In many African countries, patients must pay for almost all medical diagnoses and therapies. For this reason, some immigrants in Spain are quite skeptical when you suddenly free investigations are offered. You may ask, whether the doctor takes the blood to sell it on the black market. The doctor and the Patient do not speak the same language, such misunderstandings are difficult to dissolve and also all of the important medical issues can hardly be resolved.
The project “Salud Entre Culturas” makes interpreters an important help. In 2006 was established in the Department of tropical diseases of the Ramón y Cajal hospital in Madrid. “Salud Entre Culturas” to enable people with access to health care, have no knowledge of Spanish and only limited English and knowledge of French. The are in Spain, especially men, who come from African countries South of the Sahara. The program is accessible to all.
language barriers and cultural differences to overcome
It is a question of language barriers and cultural differences to overcome. “Many do not know, what is Hepatitis. Some think that Malaria is transmitted through water, or that Aids does not exist,” says Rogelio López-Vélez, head of the program.
In a Team of five professional staff and several assistants. Interpreters take part in studies with migrants who only speak African languages. Up to 30 different African languages, as well as Romanian, Russian, and Arabic were spoken in the facility.
most of The immigrants are from Cameroon, the ivory coast, Guinea, the Ukraine and, more recently, Syria.
The 25-year-old Suleiman from Guinea went together with two friends to his first doctor’s appointment in Spain. “We were Worried whether we would understand and a diagnosis could be made,” he recalls. “In retrospect, we are very grateful for the interpreters. Without you it would have been extremely difficult.” Soon they want to get along without an interpreter: Spanish is her top priority is to learn.

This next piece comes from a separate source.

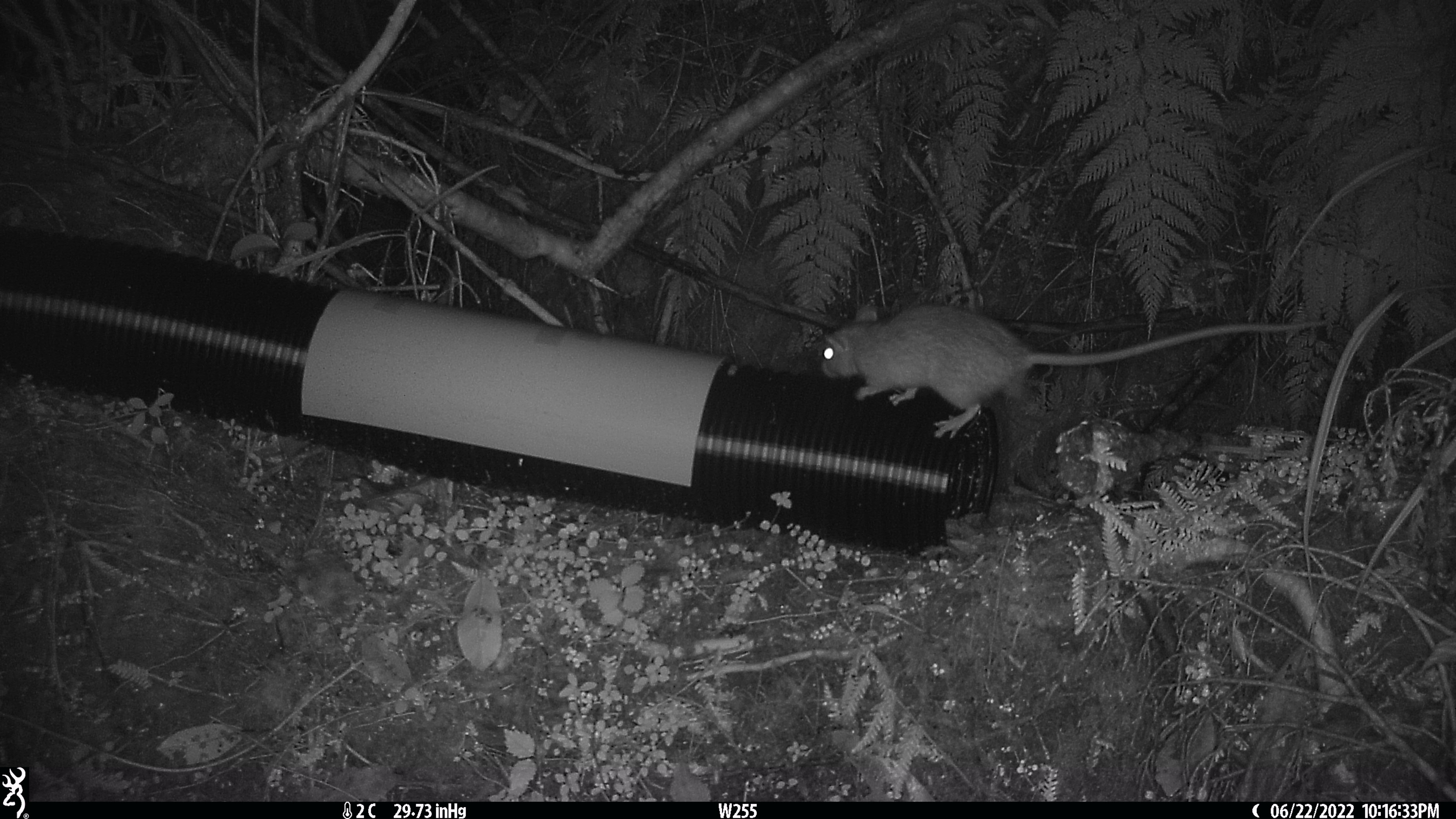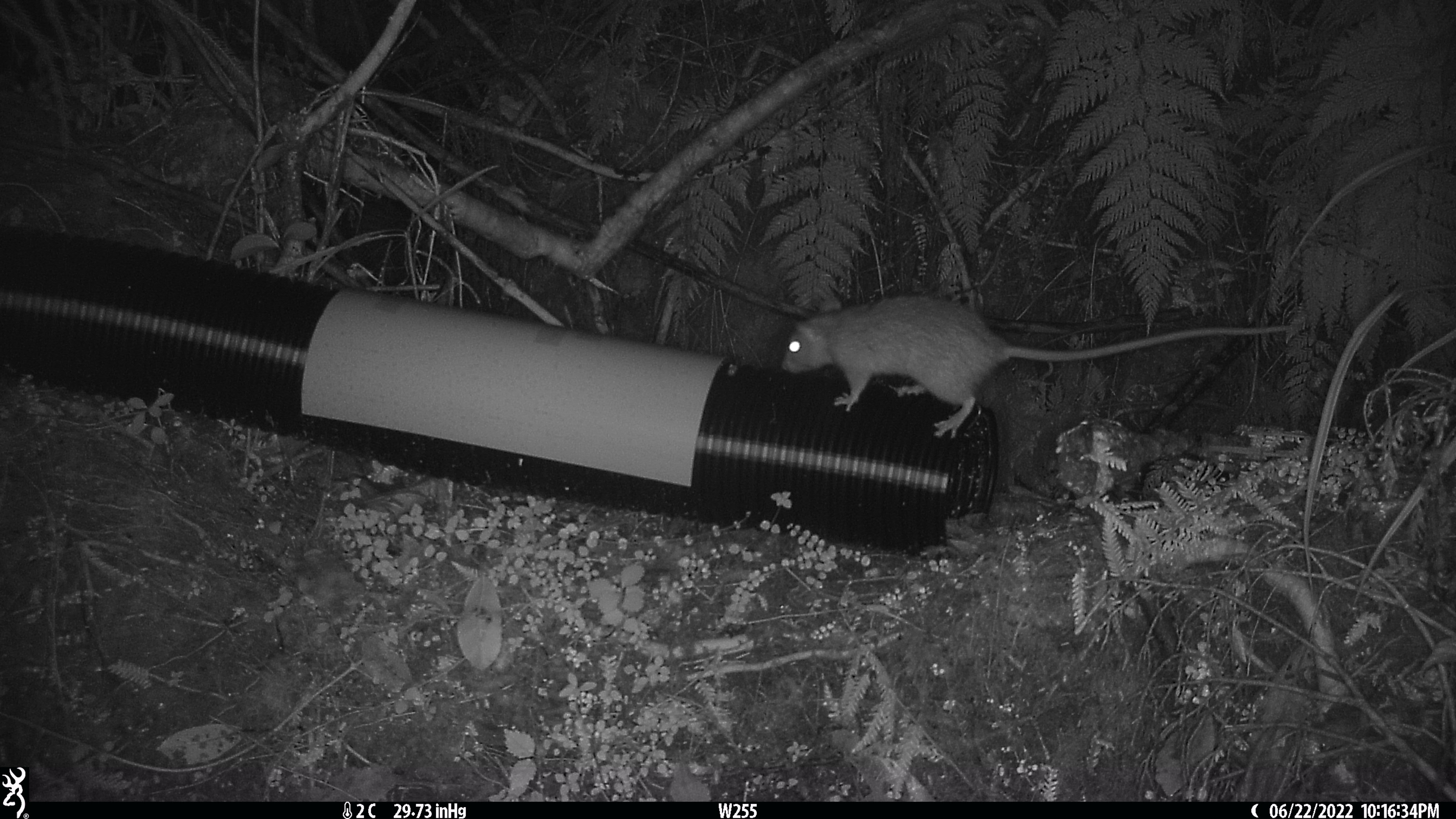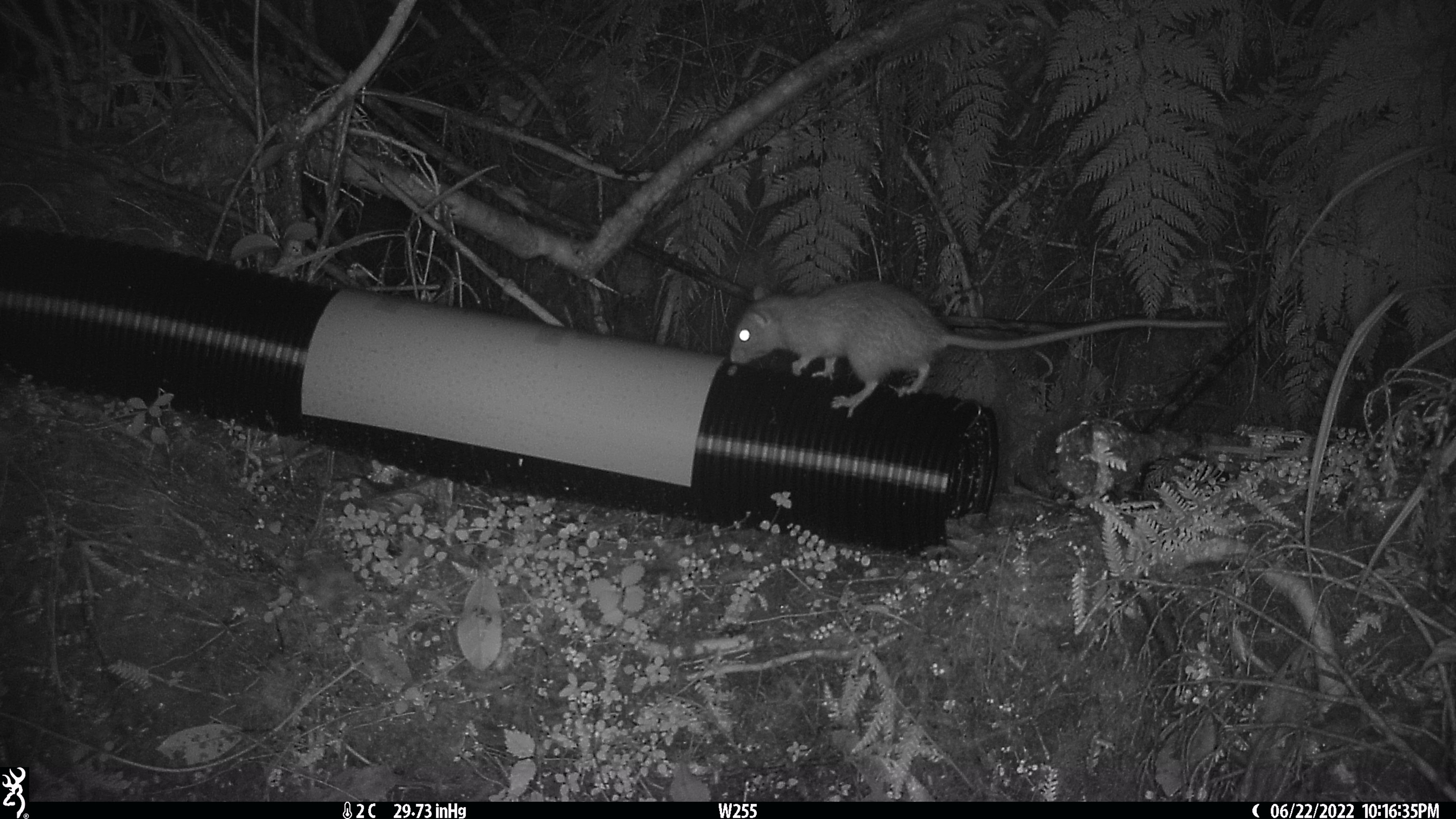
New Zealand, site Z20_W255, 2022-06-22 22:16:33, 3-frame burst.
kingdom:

This Text is part of the project “Rethink Health”. Five editorial staff to publish in the world over a period of three weeks in October of texts on the topic of health. For example, to the question of how we can remain in the face of a rapidly changing world is healthy, how this new world but also offers new possibilities for health care. The participating media are “The mirror”, “El País”, “The Sunday Times”, “The Nation” and “The Hindu”.
“Salud Entre Culturas” was created during the Cayuco migration crisis in 2006, when the 39.180 people in the small fishing Ferry boats attempted in the direction of the Canary Islands. Since then, more than 5700 migrants were treated, and nearly 10,000 took part in the Workshops, which aim to raise awareness of issues such as tuberculosis, HIV, and sex education. In the year 2017, the health Council of Madrid made the program officially recognized the importance of culture and language mediators.
the attitude of the people changes through the Workshops, has been analyzed already. Accordingly, only 47 percent of the participants recognized at the beginning of the existence of Aids, at the end of the workshop, the share was 95 percent.
Rethink Health interpreters for migrants “Doctors should have to paint any pictures” of health care were Finally trained someone to
hear the problem is quarter-time In the framework of the project, several Africans, in order to convey health-related topics. One of them is Serge Hoys from Cameroon. “In Cameroon there are more than 187 official dialects,” he explains. “Imagine to communicate with people who only speak these languages.”
The conditions under which people from sub-Saharan arrive Africa here, be hard. “Some of them have never been in a doctor’s office, a hospital, were vaccinated against the flu. We must never forget,” he says. “We are committed to ensuring that interpreters are part of the public health system. Doctors should have to paint for your patients, no pictures.”